A synchronous schedule is used as start and should describe the average case.
This implies `codeArray` and `switchCase`. This disables `memoryOptimizations`.
Synchronous FIFOs that are just buffers will be considered as FIFOs in asynchronous mode.
More info are available in the documentation for [this mode](Dynamic.md).
##### FIFOIncrease (default 0)
In case of dynamic / asynchronous scheduling, the FIFOs may need to be bigger than what is computed assuming a static / synchronous scheduling. This option is used to increase the FIFO size. It represents a percent increase.
For instance, a value of 10 means the FIFO will have their size updated from `oldSize` to `1.1 * oldSize` which is ` (1 + 10%)* oldSize`
If the value is a `float` instead of an `int` it will be used as is. For instance, `1.1` would increase the size by `1.1` and be equivalent to the setting `10` (for 10 percent).
##### asyncDefaultSkip (default True)
Behavior of a pure function (like CMSIS-DSP) in asynchronous mode. When `True`, the execution is skipped if the function can't be executed. If `False`, an error is raised.
If another error recovery is needed, the function must be packaged into a C++ class to implement a `prepareForRun` function.

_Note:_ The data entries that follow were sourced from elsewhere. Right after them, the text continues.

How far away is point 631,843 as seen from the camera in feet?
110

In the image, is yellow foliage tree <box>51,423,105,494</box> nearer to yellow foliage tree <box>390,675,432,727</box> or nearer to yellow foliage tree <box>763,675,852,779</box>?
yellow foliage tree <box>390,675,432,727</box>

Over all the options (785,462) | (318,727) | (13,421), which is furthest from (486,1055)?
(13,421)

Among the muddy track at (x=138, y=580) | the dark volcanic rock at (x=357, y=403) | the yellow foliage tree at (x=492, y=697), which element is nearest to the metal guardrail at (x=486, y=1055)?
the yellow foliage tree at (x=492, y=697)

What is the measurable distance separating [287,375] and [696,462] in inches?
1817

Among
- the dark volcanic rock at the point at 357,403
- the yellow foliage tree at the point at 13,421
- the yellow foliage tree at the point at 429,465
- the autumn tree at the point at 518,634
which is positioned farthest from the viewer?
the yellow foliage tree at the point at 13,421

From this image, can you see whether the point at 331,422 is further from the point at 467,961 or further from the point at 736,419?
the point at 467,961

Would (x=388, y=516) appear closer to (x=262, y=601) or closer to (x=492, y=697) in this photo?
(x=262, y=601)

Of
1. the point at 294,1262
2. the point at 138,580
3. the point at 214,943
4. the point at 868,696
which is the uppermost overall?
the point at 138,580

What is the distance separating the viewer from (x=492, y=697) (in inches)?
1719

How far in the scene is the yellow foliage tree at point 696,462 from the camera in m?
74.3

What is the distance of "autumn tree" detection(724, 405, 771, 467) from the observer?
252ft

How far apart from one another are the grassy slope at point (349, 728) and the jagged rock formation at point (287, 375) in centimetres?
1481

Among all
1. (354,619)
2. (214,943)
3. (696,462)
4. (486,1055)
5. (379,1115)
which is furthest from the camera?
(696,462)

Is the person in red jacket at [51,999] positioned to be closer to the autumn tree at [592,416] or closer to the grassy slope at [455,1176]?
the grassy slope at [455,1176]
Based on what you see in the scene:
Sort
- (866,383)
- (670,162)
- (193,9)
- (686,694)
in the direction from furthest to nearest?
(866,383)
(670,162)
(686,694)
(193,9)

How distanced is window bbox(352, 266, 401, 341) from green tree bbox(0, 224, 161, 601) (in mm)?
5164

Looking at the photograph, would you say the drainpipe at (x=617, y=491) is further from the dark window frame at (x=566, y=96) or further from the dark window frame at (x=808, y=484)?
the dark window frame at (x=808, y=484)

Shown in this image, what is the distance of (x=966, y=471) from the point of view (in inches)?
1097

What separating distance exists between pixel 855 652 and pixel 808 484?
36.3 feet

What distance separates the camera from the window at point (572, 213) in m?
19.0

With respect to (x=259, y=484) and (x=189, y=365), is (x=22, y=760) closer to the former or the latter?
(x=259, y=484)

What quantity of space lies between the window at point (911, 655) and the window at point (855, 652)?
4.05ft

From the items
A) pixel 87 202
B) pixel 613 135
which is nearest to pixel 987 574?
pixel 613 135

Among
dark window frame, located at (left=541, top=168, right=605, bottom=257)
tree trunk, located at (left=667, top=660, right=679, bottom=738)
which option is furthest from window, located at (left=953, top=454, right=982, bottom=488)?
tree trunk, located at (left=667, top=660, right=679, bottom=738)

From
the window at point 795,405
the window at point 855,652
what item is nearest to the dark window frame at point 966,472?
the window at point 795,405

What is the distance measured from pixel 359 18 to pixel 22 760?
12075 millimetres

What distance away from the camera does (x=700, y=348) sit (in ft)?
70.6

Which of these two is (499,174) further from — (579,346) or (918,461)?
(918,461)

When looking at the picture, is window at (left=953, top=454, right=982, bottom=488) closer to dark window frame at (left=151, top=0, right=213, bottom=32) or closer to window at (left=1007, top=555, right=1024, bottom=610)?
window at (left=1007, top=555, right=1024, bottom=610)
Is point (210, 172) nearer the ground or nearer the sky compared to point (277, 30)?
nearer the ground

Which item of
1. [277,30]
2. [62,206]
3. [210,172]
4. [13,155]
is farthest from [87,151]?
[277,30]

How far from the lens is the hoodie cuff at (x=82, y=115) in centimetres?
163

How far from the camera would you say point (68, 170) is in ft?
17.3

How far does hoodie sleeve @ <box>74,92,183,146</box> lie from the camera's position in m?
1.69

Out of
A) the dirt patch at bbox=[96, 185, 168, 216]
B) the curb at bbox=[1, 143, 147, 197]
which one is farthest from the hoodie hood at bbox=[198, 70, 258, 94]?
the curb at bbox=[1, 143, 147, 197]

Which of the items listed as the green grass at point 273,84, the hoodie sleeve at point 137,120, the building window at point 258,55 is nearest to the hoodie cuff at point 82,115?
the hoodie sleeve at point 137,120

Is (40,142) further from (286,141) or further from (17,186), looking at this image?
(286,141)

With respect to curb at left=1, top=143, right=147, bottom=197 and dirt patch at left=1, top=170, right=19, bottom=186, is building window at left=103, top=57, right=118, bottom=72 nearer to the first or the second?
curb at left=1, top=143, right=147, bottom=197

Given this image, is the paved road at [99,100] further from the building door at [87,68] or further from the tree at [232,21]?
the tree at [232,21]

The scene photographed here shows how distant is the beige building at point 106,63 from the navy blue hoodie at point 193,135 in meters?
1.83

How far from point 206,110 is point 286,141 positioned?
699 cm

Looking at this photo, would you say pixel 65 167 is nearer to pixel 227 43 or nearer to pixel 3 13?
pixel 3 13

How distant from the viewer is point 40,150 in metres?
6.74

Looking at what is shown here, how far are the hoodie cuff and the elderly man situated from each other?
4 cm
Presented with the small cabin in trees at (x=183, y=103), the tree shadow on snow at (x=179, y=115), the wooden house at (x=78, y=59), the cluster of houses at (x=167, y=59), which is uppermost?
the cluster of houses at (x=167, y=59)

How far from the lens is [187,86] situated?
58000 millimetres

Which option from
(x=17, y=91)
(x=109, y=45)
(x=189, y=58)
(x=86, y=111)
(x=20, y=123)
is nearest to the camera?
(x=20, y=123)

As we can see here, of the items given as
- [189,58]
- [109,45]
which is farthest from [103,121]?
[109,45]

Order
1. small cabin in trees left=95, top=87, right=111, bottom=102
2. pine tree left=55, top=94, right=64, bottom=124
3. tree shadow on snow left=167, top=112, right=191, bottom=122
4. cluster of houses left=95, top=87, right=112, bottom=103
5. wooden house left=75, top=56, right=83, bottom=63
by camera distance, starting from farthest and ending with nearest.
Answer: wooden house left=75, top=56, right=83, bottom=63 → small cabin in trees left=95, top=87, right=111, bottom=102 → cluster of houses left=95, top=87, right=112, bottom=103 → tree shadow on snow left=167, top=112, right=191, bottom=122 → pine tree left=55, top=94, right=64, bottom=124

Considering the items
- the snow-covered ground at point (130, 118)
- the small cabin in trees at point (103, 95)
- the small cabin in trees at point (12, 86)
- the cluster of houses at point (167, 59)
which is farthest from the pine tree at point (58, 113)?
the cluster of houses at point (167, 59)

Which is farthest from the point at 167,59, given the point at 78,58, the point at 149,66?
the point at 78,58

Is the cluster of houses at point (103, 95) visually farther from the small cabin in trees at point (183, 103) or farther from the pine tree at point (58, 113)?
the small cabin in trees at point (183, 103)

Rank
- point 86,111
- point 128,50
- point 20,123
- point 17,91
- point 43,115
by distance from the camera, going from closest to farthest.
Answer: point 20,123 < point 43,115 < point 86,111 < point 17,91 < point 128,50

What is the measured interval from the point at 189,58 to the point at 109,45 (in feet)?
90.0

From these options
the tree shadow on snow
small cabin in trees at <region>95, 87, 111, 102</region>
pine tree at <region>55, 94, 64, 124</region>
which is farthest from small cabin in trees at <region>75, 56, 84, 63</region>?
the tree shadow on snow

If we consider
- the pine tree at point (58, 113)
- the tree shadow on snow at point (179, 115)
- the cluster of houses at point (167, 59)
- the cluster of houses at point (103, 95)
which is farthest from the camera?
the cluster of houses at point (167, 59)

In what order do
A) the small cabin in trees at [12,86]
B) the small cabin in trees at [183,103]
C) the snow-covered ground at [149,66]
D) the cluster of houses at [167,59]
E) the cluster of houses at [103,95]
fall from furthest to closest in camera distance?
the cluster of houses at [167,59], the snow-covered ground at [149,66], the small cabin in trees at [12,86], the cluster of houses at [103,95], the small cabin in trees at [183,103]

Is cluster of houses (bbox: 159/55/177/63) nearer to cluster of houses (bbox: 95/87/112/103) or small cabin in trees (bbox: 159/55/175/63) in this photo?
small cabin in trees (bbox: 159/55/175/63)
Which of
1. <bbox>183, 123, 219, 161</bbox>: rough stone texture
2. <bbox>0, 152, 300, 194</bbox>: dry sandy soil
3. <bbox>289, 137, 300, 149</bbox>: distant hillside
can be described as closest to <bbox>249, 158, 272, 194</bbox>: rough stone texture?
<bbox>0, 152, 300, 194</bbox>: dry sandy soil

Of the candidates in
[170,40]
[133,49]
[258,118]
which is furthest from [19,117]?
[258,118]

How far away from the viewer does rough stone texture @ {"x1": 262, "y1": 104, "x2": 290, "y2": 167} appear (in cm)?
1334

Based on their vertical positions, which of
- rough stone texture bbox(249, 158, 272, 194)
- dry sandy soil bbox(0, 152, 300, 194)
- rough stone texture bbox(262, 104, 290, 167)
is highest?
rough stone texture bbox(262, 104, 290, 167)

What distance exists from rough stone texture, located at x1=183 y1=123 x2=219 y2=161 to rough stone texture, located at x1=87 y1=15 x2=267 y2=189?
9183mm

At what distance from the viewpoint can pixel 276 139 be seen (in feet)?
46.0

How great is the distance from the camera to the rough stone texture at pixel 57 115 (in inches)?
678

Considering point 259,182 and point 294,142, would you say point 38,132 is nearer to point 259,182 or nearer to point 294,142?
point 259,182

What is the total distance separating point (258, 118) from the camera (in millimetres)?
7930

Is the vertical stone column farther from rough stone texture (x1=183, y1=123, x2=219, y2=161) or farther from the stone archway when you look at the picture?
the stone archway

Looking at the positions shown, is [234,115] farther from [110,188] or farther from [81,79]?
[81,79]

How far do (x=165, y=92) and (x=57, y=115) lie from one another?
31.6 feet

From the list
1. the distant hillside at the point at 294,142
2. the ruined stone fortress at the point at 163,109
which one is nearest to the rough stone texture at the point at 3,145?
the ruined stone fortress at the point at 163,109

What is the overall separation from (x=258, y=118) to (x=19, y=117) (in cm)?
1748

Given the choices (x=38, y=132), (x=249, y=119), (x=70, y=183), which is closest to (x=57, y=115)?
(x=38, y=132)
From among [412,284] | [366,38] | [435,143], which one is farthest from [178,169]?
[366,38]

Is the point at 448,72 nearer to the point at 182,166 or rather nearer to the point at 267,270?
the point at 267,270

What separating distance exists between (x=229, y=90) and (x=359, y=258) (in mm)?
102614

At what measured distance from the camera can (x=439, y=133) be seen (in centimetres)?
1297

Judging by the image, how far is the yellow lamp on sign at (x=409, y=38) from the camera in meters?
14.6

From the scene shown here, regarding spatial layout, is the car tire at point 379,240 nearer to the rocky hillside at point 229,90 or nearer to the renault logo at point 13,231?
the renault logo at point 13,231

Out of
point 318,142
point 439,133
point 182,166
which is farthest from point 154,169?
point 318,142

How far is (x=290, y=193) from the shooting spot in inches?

#### Options for Python code generation only
##### pyOptionalArgs (default = "")
Optional arguments to pass to the Python version of the scheduler function
##### customPythonName (default = "custom")
Name of custom header in generated Python code. If you use several scheduler, you may want to use different headers for each one.
##### appNodesPythonName (default = "appnodes")
Name of AppNodes header in generated Python code. If you use several scheduler, you may want to use different headers for each one.
##### schedulerPythonFileName (default = "sched")
Name of scheduler file in generated Python code. If you use several scheduler, you may want to use different headers for each one.
If the option is set to `xxx`, the name generated will be `xxx.py`
### Options for the graphviz generator
#### horizontal (default = True)
Horizontal or vertical layout for the graph.
#### displayFIFOBuf (default = False)
By default, the graph is displaying the FIFO sizes. If you want to know with FIFO variable is used in the code, you can set this option to true and the graph will display the FIFO variable names.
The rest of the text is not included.